What the exercise asks: Print the line containing "A: Mouse species (Rodentia)." and every line after it exactly as written, through the end of the records.

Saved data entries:
· · · · · · ·

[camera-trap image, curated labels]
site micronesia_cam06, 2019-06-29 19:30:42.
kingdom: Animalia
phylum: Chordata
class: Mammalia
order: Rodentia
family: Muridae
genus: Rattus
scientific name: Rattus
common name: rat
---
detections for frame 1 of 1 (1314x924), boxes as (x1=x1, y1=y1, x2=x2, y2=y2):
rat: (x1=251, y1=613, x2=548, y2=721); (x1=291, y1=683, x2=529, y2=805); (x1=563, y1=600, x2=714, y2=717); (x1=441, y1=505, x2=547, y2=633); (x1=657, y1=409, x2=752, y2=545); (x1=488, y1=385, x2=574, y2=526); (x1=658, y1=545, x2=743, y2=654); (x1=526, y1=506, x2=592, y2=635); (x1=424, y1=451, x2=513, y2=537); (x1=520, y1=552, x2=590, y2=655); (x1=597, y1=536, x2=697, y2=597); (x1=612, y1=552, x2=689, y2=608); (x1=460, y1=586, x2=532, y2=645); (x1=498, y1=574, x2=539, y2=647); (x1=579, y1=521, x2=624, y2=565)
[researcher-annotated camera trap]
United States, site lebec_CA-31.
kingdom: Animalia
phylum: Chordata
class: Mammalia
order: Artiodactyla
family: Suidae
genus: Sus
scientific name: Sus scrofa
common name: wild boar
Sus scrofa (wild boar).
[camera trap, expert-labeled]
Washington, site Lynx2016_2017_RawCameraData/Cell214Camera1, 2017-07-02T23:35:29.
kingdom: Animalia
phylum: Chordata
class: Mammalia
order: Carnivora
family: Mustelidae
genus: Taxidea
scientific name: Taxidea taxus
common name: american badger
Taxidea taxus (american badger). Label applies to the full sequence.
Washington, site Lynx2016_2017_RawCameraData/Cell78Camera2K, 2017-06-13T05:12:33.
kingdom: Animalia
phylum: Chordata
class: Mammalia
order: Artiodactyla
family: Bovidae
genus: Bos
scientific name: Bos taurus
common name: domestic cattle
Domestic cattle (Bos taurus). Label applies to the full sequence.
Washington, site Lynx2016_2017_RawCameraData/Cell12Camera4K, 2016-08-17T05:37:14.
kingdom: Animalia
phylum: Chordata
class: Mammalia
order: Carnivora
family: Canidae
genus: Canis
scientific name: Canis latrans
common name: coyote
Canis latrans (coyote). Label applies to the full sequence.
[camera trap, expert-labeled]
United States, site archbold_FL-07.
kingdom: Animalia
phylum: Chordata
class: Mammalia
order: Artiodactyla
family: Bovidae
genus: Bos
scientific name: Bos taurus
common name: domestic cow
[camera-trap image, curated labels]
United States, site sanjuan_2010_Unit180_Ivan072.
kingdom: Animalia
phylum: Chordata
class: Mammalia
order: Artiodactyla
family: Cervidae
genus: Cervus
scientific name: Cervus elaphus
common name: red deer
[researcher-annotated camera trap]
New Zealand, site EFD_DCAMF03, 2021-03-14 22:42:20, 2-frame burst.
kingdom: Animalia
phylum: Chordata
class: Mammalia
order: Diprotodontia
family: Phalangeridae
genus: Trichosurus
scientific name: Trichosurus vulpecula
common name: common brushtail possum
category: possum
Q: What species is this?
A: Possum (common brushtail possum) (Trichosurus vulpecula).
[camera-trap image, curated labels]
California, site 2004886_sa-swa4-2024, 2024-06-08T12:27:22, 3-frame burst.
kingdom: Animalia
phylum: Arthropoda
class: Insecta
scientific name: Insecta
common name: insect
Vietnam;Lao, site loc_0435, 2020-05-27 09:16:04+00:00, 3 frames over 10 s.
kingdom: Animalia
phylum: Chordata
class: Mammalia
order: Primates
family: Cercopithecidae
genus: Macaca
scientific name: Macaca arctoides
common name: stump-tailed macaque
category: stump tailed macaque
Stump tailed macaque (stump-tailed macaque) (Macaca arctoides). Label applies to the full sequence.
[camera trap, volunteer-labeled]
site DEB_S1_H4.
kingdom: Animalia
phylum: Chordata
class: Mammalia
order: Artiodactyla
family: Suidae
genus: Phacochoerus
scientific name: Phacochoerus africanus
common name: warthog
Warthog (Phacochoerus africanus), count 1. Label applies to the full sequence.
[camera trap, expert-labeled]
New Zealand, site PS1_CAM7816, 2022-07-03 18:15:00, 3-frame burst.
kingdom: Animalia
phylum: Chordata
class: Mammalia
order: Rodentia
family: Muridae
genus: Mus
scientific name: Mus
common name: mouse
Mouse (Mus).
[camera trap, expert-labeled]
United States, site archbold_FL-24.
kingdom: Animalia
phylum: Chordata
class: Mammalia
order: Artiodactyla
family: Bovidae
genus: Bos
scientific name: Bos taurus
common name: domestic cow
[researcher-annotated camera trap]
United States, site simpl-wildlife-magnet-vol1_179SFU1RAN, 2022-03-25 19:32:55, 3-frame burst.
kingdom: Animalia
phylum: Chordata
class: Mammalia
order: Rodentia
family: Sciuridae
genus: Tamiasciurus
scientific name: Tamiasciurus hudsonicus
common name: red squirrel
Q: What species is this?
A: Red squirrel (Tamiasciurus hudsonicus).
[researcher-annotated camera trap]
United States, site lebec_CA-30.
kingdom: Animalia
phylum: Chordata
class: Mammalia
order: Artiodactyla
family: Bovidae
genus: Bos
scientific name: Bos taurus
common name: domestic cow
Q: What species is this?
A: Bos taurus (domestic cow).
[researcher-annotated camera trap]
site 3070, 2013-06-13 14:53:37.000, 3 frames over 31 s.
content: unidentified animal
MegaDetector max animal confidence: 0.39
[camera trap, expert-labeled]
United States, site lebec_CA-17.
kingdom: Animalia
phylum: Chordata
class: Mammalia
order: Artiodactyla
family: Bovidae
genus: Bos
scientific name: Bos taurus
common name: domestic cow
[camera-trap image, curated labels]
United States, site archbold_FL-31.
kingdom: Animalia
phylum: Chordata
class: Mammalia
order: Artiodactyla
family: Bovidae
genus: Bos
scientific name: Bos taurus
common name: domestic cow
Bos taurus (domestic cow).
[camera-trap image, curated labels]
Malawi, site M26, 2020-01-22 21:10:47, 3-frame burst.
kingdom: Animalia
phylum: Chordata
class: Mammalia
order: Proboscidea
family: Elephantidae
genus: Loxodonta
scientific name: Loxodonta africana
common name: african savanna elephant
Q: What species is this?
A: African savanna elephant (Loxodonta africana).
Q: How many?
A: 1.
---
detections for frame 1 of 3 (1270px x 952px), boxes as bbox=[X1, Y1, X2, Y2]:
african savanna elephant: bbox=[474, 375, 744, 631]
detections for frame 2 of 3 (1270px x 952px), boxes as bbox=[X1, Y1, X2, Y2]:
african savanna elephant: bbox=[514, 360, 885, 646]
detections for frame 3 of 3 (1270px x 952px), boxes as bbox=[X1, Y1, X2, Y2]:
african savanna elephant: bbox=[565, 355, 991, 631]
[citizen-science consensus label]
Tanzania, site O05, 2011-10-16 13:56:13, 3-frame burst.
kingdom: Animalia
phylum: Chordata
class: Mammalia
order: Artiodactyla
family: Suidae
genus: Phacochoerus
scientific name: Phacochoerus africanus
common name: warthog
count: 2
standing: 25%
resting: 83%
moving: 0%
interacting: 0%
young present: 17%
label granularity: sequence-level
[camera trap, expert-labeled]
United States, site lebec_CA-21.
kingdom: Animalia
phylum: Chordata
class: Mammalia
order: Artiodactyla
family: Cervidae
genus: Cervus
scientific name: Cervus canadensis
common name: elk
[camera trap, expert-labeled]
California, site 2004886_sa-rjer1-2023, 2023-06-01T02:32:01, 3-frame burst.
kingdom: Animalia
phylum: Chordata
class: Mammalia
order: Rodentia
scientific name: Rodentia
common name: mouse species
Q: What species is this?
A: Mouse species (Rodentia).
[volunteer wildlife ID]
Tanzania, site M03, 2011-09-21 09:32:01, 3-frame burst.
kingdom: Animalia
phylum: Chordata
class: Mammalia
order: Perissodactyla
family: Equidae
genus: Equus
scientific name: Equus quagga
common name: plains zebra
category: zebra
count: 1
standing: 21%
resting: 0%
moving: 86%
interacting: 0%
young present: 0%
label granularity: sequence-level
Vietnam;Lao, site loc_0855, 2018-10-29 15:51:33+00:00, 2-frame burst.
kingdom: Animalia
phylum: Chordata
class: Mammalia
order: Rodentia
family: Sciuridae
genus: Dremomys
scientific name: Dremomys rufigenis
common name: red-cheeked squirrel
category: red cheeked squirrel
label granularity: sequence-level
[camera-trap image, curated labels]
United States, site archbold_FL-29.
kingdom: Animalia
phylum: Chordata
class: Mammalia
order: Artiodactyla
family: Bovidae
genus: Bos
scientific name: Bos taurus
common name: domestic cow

· · · · · · ·

Solution:
A: Mouse species (Rodentia).
[volunteer wildlife ID]
Tanzania, site M03, 2011-09-21 09:32:01, 3-frame burst.
kingdom: Animalia
phylum: Chordata
class: Mammalia
order: Perissodactyla
family: Equidae
genus: Equus
scientific name: Equus quagga
common name: plains zebra
category: zebra
count: 1
standing: 21%
resting: 0%
moving: 86%
interacting: 0%
young present: 0%
label granularity: sequence-level
Vietnam;Lao, site loc_0855, 2018-10-29 15:51:33+00:00, 2-frame burst.
kingdom: Animalia
phylum: Chordata
class: Mammalia
order: Rodentia
family: Sciuridae
genus: Dremomys
scientific name: Dremomys rufigenis
common name: red-cheeked squirrel
category: red cheeked squirrel
label granularity: sequence-level
[camera-trap image, curated labels]
United States, site archbold_FL-29.
kingdom: Animalia
phylum: Chordata
class: Mammalia
order: Artiodactyla
family: Bovidae
genus: Bos
scientific name: Bos taurus
common name: domestic cow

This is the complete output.